The Department of Health and Human Services, AABB, and other stakeholders recently joined to set up a donor hemovigilance module for tracking adverse donor reactions. Development of the module has been funded by the Department of Health and Human Services.

Three blood centers—one large, one medium, and one small—are participating in a pilot test of the system, but approximately 15 facilities have signed up to participate, Dr. Whitaker says. “We are hoping to open it up to all blood centers later this year,” she adds.

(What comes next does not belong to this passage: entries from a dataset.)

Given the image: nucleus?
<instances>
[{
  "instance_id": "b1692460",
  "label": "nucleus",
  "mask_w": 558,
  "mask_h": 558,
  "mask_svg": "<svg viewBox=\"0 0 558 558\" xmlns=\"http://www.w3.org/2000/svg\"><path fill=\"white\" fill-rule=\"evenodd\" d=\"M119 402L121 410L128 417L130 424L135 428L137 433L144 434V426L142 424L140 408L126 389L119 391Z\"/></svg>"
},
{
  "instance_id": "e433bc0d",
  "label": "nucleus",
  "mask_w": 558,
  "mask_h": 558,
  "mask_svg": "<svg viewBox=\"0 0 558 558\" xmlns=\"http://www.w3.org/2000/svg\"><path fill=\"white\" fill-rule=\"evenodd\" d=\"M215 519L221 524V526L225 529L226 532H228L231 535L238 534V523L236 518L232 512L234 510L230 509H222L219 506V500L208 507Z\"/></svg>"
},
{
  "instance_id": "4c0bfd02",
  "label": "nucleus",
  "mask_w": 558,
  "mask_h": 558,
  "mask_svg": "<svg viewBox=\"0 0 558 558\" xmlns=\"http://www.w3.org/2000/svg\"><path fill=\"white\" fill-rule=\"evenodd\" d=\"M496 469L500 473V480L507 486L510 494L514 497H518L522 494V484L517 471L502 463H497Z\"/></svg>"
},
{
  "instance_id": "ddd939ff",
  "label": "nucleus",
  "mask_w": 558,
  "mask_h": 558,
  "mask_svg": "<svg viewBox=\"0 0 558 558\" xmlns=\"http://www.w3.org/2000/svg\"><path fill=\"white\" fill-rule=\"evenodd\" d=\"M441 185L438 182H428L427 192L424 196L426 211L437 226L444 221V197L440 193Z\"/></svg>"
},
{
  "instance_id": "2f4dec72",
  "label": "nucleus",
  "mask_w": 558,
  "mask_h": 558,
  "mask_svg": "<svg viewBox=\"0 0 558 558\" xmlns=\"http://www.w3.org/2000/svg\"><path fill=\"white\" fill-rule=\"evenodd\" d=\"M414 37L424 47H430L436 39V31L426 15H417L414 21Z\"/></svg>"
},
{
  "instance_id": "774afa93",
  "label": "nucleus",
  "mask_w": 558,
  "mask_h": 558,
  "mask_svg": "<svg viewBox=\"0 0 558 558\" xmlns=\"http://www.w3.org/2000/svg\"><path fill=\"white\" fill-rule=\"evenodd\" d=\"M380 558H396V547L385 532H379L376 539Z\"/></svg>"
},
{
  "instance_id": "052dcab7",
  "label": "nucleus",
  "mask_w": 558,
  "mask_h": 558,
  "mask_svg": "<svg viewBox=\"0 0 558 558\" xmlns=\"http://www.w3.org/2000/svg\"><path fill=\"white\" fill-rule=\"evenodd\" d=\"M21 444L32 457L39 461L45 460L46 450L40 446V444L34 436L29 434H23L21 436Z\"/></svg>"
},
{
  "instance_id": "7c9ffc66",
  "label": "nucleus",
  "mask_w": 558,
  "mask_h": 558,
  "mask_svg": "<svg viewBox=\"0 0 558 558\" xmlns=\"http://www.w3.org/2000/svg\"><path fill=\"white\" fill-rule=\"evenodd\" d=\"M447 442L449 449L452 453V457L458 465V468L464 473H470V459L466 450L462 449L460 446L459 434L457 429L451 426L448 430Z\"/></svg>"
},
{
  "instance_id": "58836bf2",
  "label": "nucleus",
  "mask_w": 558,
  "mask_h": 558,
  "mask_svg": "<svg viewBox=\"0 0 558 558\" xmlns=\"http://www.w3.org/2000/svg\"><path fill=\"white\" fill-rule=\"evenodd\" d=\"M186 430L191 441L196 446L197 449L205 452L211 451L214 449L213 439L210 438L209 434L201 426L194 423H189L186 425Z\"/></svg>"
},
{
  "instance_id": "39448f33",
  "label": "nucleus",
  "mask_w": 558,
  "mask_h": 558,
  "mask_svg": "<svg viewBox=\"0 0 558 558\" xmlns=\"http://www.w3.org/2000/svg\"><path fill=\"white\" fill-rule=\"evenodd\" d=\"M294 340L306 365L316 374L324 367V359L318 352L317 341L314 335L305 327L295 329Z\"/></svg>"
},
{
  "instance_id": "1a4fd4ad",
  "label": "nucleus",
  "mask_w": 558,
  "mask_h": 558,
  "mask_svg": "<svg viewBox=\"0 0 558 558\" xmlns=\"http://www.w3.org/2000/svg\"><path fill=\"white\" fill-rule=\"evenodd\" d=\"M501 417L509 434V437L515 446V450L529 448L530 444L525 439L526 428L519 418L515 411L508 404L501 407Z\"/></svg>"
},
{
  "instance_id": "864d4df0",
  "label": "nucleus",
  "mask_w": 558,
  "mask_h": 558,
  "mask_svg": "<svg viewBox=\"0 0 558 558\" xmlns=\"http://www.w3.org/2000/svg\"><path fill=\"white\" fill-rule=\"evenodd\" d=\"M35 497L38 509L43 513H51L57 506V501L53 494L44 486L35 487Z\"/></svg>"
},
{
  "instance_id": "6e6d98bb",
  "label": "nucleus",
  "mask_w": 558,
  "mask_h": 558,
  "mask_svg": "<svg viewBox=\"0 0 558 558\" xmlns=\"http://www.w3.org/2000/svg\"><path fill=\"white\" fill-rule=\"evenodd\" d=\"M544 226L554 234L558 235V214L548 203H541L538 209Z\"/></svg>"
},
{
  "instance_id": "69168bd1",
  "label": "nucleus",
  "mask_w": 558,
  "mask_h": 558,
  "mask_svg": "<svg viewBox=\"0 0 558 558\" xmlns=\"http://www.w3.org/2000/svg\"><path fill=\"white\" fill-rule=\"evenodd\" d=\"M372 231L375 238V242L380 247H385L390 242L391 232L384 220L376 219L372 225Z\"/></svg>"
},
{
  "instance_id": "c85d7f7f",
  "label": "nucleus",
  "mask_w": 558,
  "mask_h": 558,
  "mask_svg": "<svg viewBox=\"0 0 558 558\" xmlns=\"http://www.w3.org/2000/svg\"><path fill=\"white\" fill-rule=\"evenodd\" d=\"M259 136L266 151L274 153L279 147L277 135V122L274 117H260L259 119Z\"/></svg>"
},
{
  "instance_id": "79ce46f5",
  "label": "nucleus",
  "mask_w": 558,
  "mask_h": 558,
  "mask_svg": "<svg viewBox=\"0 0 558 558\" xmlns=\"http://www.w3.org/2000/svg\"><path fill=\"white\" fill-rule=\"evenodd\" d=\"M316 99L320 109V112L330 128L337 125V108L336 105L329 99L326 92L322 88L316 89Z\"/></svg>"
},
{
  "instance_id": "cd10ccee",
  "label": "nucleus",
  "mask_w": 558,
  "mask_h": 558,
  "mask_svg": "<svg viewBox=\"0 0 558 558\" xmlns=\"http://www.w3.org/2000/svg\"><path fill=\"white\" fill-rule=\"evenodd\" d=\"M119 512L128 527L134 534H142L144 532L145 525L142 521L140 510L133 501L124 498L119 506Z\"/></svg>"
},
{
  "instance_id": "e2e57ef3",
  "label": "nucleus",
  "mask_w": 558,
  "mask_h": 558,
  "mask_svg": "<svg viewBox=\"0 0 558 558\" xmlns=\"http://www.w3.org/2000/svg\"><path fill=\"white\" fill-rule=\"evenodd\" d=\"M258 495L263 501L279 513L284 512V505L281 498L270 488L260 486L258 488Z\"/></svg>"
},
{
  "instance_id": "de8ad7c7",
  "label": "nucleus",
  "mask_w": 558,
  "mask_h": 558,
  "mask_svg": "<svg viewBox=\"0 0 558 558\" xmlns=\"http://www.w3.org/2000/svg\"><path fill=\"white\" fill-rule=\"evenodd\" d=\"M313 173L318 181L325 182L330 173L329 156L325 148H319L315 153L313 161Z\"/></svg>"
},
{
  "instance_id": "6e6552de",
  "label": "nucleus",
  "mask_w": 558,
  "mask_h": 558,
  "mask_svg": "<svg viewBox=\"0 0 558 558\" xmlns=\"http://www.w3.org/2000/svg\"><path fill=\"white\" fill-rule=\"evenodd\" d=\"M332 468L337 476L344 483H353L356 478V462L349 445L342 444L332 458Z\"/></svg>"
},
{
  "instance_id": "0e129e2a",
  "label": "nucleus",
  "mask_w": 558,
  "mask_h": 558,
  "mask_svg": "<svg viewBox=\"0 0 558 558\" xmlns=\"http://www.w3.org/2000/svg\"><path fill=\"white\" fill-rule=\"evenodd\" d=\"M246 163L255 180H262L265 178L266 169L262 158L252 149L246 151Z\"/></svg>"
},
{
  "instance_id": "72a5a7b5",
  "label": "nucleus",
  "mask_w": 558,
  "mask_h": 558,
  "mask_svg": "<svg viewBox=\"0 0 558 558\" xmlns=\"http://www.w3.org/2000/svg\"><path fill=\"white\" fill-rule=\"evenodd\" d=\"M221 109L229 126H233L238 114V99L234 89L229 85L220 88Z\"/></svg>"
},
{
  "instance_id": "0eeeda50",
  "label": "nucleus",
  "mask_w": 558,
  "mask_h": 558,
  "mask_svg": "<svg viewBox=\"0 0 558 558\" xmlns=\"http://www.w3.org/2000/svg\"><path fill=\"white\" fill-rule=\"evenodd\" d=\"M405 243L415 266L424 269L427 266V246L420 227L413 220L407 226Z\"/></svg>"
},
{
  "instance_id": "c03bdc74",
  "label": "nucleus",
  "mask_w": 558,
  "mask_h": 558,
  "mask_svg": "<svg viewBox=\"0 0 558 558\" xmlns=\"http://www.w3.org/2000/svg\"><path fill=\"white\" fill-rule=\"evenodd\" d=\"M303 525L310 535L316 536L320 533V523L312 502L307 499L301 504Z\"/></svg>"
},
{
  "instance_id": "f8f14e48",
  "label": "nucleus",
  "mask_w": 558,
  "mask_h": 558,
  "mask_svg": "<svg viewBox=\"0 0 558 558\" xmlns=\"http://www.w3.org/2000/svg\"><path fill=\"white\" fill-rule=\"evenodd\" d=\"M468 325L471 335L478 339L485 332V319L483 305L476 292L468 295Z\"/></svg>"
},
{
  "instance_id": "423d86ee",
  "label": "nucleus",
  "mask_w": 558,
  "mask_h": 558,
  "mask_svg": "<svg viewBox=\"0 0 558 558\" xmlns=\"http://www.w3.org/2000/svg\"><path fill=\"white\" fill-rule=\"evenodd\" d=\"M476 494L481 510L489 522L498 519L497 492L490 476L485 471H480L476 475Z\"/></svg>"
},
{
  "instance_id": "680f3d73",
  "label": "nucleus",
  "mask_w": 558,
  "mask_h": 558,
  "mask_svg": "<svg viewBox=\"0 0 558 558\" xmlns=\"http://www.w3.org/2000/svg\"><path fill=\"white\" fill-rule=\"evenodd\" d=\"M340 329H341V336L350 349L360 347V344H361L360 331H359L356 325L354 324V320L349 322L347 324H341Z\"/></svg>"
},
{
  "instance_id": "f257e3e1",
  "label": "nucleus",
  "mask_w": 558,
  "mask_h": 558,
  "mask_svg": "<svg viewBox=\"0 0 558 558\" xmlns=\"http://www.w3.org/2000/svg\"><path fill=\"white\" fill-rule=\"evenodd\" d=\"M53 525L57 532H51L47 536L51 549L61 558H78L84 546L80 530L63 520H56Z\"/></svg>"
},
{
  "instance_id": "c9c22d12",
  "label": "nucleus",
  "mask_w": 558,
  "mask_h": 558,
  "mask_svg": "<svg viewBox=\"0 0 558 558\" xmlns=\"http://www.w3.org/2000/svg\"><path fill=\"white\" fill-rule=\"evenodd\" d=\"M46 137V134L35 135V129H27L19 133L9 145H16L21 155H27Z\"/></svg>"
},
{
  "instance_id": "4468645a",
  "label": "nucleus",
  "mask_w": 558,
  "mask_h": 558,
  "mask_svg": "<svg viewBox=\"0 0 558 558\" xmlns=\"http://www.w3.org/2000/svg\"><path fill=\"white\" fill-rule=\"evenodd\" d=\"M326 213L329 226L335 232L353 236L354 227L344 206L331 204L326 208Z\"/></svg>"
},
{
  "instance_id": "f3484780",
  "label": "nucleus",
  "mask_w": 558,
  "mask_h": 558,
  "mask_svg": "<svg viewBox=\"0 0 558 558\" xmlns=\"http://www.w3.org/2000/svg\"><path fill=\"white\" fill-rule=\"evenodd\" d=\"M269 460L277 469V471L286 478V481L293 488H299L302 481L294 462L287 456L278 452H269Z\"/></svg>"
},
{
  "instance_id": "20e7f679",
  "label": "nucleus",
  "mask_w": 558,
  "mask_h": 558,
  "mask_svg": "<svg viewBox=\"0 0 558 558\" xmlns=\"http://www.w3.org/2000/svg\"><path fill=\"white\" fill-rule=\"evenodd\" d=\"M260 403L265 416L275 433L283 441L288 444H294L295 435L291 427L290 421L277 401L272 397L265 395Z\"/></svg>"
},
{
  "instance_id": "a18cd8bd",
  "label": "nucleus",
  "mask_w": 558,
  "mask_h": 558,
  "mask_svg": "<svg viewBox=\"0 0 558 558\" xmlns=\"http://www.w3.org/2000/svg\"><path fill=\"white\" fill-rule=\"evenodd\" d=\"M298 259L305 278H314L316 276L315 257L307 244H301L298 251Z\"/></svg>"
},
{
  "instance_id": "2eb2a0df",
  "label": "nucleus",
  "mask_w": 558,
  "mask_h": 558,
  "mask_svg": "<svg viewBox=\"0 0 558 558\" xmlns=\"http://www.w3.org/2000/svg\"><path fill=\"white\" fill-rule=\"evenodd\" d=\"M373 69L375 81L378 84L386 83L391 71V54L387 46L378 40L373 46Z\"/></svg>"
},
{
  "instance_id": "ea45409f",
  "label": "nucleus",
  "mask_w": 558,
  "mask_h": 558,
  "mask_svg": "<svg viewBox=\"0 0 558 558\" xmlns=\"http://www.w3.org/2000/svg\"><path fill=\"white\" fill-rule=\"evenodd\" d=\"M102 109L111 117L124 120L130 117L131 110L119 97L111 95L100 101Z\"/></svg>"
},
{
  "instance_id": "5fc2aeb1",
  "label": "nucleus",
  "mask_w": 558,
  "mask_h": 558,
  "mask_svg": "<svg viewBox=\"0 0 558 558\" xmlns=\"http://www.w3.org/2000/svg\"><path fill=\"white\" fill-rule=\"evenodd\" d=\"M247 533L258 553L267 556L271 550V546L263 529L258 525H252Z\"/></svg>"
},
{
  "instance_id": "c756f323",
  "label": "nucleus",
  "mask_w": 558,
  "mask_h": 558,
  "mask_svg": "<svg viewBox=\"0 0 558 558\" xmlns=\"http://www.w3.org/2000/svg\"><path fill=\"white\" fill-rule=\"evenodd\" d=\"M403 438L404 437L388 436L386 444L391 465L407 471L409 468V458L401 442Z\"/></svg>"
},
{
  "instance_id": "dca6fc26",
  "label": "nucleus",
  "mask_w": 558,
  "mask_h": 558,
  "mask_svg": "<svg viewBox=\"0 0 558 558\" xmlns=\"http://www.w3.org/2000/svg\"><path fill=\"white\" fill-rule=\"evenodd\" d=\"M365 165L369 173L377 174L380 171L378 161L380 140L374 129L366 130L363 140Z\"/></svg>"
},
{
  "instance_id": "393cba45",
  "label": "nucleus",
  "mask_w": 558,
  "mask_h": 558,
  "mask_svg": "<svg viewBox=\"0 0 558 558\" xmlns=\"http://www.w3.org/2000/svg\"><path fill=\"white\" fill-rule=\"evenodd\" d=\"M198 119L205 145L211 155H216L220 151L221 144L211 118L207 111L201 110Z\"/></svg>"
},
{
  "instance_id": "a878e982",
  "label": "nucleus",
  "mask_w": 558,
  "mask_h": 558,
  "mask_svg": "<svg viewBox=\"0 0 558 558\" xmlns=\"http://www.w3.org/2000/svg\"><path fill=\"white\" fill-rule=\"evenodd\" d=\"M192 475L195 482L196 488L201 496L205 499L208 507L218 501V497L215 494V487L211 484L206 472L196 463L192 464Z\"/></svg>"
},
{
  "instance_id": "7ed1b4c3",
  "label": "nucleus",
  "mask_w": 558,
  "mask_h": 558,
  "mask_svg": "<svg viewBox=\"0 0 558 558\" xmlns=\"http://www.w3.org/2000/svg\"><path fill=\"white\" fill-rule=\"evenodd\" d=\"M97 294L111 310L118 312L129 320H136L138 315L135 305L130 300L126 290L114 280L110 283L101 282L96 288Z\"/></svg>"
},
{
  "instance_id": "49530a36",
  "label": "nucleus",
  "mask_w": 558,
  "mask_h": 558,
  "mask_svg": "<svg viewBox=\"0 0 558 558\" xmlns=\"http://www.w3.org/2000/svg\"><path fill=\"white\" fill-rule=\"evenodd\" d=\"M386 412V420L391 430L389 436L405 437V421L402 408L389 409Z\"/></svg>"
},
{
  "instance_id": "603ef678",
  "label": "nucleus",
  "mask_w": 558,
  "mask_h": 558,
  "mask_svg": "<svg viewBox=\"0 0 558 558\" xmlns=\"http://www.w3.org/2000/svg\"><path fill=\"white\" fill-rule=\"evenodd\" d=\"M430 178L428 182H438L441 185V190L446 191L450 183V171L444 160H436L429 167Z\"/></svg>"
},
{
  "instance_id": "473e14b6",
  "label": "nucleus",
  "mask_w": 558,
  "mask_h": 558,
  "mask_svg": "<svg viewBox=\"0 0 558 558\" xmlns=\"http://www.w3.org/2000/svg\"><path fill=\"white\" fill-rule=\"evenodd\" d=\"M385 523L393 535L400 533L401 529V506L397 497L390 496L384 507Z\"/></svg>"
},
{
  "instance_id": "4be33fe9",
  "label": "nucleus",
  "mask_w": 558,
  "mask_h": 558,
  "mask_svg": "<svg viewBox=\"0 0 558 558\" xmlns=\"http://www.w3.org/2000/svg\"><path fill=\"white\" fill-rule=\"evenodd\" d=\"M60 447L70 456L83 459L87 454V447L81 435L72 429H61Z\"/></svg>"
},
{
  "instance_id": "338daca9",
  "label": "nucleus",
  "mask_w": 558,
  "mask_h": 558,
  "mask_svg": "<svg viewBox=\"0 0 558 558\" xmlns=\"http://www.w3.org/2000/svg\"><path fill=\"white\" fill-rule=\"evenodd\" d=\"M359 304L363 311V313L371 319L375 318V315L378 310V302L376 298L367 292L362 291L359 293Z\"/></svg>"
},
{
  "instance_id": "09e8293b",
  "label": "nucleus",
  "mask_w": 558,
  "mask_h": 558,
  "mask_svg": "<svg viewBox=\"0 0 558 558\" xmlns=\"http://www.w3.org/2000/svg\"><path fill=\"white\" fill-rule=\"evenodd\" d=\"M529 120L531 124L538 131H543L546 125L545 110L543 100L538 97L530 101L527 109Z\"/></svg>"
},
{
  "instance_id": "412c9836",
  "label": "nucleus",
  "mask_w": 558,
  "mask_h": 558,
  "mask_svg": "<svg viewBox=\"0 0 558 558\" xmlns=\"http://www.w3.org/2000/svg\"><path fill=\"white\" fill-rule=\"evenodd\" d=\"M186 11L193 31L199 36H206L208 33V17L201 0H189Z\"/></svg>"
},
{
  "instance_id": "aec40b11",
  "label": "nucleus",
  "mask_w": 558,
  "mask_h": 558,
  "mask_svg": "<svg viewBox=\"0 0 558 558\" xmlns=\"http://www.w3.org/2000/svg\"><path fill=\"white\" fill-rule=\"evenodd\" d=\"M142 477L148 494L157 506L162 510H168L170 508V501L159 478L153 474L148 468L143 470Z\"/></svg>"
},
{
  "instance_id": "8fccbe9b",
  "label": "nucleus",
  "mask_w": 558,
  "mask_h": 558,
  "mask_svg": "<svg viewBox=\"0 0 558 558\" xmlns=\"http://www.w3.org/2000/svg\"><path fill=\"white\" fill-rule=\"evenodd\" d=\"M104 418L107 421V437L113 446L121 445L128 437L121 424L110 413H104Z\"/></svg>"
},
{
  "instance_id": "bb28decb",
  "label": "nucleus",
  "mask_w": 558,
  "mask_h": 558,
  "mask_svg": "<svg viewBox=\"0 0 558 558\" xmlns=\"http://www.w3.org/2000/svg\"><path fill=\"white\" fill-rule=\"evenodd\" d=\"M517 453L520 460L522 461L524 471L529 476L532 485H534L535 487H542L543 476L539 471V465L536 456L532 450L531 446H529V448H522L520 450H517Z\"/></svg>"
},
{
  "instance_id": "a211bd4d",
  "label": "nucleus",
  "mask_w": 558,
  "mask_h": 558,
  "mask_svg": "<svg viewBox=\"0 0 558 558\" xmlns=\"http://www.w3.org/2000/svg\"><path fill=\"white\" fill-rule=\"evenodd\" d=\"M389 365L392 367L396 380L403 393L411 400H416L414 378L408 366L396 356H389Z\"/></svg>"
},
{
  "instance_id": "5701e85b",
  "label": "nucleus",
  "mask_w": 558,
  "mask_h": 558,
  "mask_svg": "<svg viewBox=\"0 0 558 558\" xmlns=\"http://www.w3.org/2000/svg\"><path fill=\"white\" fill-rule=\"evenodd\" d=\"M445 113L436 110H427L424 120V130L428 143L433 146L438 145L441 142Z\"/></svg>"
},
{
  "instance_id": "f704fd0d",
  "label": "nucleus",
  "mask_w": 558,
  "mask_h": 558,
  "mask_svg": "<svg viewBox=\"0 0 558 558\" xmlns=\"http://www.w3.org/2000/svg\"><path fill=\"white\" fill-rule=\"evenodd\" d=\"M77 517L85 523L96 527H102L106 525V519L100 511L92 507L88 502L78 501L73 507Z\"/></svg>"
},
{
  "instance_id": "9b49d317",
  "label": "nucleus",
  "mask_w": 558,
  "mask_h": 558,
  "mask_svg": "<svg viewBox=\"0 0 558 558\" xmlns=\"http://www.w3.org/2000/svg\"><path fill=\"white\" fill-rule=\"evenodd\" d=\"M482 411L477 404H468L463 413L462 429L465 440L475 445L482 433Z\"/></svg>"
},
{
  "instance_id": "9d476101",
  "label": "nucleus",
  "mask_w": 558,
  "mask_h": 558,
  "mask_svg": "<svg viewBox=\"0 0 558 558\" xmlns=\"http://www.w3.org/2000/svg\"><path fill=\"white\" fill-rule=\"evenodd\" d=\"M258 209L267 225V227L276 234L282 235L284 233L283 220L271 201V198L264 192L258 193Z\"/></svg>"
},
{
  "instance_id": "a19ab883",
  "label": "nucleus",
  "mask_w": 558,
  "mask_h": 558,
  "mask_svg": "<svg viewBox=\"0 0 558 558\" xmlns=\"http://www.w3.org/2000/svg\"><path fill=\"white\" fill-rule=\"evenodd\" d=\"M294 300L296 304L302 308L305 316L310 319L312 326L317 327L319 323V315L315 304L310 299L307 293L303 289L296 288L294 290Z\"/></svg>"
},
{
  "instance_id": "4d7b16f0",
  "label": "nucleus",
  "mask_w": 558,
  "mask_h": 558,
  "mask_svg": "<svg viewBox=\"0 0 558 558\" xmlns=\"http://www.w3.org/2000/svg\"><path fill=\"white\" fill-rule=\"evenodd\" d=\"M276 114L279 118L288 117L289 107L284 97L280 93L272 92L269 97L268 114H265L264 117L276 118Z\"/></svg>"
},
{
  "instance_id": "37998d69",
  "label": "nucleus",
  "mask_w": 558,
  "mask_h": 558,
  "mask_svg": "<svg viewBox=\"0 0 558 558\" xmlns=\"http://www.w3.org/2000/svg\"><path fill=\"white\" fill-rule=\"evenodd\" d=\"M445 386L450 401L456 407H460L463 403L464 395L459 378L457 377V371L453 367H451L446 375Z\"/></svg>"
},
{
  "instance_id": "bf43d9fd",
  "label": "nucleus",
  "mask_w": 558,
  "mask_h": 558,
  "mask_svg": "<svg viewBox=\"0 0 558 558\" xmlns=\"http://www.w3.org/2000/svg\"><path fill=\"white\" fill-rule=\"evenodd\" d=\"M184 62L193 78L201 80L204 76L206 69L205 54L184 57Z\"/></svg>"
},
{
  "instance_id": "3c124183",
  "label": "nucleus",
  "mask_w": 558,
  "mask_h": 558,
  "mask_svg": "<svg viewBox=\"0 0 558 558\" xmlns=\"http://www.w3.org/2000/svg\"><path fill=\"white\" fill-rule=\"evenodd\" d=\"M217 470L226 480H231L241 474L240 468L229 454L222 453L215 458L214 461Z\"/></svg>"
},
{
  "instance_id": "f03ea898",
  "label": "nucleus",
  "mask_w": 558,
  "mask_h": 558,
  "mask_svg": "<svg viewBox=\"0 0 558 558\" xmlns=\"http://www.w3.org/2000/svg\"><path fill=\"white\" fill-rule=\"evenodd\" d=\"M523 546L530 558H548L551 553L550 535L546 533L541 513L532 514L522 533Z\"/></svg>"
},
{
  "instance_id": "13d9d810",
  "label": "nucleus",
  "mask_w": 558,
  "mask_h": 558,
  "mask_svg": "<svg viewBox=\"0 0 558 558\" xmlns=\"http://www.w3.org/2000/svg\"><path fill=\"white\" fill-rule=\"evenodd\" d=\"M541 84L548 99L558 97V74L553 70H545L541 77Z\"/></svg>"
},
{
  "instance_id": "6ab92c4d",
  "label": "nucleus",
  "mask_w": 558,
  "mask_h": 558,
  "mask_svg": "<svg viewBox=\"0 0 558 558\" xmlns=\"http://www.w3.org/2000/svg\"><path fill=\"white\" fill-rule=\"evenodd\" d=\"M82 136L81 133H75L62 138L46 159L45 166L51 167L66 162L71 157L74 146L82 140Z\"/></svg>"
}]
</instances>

Dr. Downes, who serves as chair of the CAP Transfusion Medicine Resource Committee, says involvement in the country’s first biovigilance initiative has given pathologists yet another opportunity to contribute to a project that is important to health care institutions and patients. The ultimate goal of the network, to improve patient safety, aligns with the College’s multi-year initiative to transform pathology by promoting the role of the pathologist as a critical member of the patient care team, she says.

“This really plays into the whole transformation initiative because it involves direct patient care,” Dr. Downes says. “I think it’s exciting.”

Karen Wagner is a writer in Forest Lake, Ill.